LC–MS data (polar and apolar) was imported into Matlab (R2015a, Mathworks UK) and analysed using the statistic toolbox and algorithms from Korrigan Toolbox version 0.1 (Korrigan Sciences Ltd, UK). In Matlab, matrices were log 10 normalized. The biostatistical pipeline for the multivariate statistical analysis considered a preliminary unsupervised principal component analysis (PCA), followed by a supervised pairwise O-PLS DA [24, 25], which identifies the specific modulations driven by the appropriate predictor (i.e. individuals who returned from T2DM versus those who did not).

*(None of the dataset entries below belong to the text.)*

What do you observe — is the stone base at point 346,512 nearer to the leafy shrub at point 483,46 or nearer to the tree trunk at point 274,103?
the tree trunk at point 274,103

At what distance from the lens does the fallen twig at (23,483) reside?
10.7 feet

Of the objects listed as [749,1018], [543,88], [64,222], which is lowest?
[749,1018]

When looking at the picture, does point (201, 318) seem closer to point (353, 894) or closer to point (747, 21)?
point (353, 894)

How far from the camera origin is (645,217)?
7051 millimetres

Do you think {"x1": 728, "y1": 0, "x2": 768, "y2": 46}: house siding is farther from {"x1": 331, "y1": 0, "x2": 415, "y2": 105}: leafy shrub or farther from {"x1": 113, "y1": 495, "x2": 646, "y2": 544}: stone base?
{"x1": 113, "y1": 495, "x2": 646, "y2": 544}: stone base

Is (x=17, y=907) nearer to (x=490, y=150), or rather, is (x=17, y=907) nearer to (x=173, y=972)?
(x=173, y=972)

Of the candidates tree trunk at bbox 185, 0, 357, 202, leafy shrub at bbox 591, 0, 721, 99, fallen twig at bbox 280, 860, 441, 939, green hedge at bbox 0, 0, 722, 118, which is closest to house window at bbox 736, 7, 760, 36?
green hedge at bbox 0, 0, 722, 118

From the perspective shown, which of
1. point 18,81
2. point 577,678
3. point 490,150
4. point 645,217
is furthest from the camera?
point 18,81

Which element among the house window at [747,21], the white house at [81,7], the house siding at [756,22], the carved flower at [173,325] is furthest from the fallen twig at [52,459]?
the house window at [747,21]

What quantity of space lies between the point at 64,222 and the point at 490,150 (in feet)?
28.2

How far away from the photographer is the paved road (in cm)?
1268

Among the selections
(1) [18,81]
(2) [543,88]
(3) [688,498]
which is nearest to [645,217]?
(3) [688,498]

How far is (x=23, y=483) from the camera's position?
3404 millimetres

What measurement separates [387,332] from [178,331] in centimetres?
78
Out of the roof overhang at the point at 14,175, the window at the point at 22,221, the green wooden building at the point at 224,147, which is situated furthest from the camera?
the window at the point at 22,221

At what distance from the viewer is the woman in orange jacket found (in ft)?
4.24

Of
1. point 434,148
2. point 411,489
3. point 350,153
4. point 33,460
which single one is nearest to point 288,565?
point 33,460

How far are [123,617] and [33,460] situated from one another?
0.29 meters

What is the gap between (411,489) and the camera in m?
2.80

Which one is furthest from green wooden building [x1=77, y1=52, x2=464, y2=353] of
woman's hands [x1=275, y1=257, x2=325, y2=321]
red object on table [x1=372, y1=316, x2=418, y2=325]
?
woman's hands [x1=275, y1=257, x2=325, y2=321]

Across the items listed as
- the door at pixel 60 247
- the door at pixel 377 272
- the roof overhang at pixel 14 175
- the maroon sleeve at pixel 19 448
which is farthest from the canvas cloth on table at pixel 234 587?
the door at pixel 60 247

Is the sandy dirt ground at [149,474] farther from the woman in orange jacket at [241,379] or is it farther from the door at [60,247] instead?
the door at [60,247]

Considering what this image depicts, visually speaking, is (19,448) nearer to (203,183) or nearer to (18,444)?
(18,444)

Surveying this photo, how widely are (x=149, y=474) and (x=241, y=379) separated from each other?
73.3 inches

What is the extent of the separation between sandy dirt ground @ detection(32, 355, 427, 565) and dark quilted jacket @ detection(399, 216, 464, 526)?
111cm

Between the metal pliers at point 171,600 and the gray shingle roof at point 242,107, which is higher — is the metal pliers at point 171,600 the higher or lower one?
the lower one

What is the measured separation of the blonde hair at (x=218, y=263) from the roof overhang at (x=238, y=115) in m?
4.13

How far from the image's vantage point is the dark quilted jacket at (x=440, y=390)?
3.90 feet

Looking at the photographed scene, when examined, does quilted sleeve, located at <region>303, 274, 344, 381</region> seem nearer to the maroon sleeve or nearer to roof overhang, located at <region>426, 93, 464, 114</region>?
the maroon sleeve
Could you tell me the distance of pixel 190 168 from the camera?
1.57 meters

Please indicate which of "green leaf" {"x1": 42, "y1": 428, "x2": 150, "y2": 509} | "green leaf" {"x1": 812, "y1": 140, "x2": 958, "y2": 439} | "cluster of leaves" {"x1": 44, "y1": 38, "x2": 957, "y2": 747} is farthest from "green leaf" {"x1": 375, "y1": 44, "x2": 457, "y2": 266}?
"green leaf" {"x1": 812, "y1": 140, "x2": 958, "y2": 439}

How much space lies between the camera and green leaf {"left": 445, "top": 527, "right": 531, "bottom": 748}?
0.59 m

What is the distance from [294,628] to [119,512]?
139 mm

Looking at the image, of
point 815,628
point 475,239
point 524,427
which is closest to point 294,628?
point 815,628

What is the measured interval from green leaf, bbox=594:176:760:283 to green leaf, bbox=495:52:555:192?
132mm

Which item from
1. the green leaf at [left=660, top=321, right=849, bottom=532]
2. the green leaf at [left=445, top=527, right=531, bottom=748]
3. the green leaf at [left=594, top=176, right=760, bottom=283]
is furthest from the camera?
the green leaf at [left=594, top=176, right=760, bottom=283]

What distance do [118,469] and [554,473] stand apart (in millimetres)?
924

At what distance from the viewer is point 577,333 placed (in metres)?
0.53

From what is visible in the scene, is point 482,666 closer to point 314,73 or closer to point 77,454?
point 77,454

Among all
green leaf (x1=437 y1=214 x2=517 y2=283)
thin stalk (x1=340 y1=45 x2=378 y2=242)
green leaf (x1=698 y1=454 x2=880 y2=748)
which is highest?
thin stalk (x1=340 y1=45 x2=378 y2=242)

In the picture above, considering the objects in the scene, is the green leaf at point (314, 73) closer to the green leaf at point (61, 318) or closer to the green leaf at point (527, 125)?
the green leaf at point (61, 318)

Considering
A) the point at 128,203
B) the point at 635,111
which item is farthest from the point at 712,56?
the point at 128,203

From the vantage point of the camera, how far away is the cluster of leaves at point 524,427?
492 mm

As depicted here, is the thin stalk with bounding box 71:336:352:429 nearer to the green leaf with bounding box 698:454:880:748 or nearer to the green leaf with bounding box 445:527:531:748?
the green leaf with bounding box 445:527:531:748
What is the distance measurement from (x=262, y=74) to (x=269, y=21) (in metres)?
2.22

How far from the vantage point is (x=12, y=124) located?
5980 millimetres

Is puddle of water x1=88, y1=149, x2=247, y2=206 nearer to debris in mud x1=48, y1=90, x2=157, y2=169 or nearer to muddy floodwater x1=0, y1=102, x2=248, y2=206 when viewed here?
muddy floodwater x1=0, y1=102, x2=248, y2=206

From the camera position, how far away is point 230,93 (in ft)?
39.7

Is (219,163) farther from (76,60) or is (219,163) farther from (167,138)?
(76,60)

To assess the predictive power of the O-PLS DA models, R2 (the explained variance) was calculated. This parameter evaluates the model maximizing variance given by the endogenous variables. The Q2, or goodness of prediction, assesses the predictive relevance of the model and is based on a matrix partition technique that ignores part of the data (in our case a seventh part each time), estimates the model parameters, and predicts the omitted parts using the estimates obtained previously. Q2 greater than 0 means the model has predictive value. In addition, the overfitting of the model (the difference between R2Y and Q2Y) was also considered, and only models with less than 50% overfitting were further considered. Model parameters and associated metabolites were reported and used for a Cox proportional hazard model, GLM, and ROC calculations in R (version 4.0.5 (2021–03-31, https://www.r-project.org) using the packages ‘caret’ and ‘pROC’. Unadjusted Cox proportional-hazard models calculated the hazard ratio (HR) of every metabolite previously identified in the O-PLS DA model within a 95% confidence interval (CI). This unadjusted Cox allowed the identification of the betas for every metabolite. This information was used to calculate the patient’s likelihood of recovering from diabetes by running a Cox analysis adjusted for sex, age, body mass index (BMI), HDL, triglycerides, and intensity of statin therapy based on the tertiles resulting from the multiplication of the betas previously obtained by the abundance of each metabolite for every patient. Finally, generalized linear models were calculated for (i) all the clinical variables (i.e. sex, age, BMI, HDL, triglycerides, and intensity statin therapy), (ii) all the metabolites, (iii) the glycated haemoglobin, (iv) the clinical variables and the 12 metabolites, and (v) the clinical variables and the glycated haemoglobin. ROC analyses were carried out for these three models, and AUC, sensitivity, specificity, accuracy, and threshold were estimated for the models. Finally, DeLong analysis was used to compare whether the AUCs of these models were or not significantly different between them.